けれど青藍の目には、時間という概念はとうに存在しなかった。ただひとつ、寝台の上で眠り続ける青年の姿だけが彼の世界を占めていた。
薄布の下で朔の胸はかすかに上下を繰り返す。時折、額に汗を浮かべ荒く短い呼吸を漏らす。そのたび青藍は濡らした布で額や首筋を拭い、荒熱を宥めることしかできなかった。
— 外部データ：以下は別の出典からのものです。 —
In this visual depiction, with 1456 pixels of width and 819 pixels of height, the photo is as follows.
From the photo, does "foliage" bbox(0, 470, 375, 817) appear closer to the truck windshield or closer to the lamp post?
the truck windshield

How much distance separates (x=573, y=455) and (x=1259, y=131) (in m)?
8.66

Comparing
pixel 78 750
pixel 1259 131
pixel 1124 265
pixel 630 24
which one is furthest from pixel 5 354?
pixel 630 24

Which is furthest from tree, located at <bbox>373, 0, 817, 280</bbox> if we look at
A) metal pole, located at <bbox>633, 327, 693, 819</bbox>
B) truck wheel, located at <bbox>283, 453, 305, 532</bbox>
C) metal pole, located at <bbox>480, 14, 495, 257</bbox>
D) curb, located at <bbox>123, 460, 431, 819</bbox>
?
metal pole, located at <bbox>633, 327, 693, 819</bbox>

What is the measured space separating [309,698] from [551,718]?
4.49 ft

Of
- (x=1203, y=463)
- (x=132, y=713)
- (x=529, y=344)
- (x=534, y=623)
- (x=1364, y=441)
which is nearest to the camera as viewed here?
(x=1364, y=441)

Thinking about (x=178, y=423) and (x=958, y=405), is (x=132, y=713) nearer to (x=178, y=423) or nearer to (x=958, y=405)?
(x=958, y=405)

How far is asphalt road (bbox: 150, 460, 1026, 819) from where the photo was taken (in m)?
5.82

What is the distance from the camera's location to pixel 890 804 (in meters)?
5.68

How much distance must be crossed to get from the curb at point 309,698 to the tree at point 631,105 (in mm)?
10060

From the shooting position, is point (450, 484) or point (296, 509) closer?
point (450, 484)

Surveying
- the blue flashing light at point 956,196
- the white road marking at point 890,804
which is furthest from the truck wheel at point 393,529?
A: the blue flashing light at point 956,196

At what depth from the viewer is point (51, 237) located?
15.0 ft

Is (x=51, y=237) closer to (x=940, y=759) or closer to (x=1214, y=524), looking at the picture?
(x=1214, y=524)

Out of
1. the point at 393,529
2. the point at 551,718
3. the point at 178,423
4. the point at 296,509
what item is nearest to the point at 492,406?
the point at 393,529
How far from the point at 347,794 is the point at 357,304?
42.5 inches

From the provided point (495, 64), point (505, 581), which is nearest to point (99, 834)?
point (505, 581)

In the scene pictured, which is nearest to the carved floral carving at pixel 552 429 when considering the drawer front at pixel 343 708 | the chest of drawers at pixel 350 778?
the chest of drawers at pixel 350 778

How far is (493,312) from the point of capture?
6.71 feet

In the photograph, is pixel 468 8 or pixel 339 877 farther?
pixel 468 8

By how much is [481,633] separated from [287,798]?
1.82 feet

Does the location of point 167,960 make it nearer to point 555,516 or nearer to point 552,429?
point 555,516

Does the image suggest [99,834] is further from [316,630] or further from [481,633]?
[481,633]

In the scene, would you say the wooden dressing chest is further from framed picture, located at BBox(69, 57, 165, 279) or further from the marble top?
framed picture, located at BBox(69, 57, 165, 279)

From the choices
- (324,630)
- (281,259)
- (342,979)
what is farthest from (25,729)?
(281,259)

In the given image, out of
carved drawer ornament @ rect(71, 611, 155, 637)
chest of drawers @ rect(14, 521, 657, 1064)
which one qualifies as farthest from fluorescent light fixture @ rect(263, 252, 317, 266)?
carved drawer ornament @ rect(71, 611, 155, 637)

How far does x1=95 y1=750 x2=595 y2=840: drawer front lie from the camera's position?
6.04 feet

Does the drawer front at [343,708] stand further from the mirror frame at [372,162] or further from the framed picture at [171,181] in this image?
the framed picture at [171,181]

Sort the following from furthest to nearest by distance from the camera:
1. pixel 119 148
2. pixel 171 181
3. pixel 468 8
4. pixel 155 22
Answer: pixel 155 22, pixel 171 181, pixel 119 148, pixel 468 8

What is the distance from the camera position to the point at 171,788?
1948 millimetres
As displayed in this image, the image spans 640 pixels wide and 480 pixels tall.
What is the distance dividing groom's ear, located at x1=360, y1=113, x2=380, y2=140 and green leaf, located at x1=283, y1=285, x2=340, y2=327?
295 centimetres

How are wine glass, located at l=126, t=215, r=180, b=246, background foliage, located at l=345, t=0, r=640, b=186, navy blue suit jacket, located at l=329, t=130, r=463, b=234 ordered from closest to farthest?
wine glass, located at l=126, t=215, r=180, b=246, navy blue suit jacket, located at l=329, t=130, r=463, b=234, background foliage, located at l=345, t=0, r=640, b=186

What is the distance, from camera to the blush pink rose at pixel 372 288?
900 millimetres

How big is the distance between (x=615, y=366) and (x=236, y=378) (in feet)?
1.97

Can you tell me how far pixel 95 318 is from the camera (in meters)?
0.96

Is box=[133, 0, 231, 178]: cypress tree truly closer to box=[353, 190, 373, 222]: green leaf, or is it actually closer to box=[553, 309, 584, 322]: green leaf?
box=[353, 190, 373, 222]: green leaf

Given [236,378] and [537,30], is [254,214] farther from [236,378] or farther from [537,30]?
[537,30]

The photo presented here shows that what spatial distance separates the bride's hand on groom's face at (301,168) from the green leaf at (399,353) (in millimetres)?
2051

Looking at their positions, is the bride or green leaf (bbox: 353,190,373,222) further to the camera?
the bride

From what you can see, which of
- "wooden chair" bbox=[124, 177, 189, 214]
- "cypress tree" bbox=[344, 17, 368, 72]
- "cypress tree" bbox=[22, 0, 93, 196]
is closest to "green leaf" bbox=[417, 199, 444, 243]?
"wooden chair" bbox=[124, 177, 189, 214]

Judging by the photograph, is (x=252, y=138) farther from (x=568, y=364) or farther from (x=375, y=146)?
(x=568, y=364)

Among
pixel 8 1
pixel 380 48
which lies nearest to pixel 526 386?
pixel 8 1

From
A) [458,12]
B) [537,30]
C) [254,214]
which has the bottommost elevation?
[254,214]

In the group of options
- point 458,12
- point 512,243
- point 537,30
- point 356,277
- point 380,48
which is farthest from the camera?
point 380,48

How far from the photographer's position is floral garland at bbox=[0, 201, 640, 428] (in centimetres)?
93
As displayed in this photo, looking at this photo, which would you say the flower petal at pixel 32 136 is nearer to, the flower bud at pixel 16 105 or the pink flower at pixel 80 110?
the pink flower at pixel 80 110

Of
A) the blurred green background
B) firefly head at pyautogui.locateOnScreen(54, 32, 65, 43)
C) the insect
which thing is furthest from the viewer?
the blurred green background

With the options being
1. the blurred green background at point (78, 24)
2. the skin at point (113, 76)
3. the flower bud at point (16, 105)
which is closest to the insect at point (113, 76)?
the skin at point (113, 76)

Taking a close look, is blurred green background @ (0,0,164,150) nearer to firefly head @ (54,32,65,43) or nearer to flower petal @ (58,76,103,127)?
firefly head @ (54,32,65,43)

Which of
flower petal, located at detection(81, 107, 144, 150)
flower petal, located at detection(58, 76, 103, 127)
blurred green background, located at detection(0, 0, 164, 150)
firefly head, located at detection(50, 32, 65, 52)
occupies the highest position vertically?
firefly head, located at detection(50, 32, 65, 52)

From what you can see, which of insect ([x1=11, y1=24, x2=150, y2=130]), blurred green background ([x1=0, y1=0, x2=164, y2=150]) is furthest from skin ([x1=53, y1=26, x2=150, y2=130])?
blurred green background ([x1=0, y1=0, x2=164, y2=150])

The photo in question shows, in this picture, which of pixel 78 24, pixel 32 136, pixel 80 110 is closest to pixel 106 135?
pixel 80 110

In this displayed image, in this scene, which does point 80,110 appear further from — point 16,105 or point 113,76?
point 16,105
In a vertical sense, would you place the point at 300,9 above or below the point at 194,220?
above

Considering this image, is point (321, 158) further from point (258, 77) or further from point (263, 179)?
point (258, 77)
陽騎には、使用人に任せれば良いと言われたが、どうしても他人に任せる気にならず、ココにいる。
癒しの光を放ち、あの場にいた全ての人の傷を癒した彼が、いまは己の身体ひとつ癒すことが出来ないほど弱り切っている――その現実に、青藍の胸は締めつけられていた。
「……せ……らん……」
掠れた声が、不意に空気を震わせた。医者が言ったように二日目の夜から熱に浮かされ始め、乾いた唇がかすかに動き自分の名を呼ぶ。
「……ここにいる。目を開けろ、朔」
届かぬと知りながらも囁かずにはいられなかった。 そんな夜が幾度も続いた。青藍は寝台脇の椅子に腰掛けたまま、片時もその場を離れない。運ばれてくる食事も食欲が湧かず、殆ど口をつけぬまま冷えていくだけだった。 見かねた陽騎が部屋に入るたび同じ言葉をかけてくる。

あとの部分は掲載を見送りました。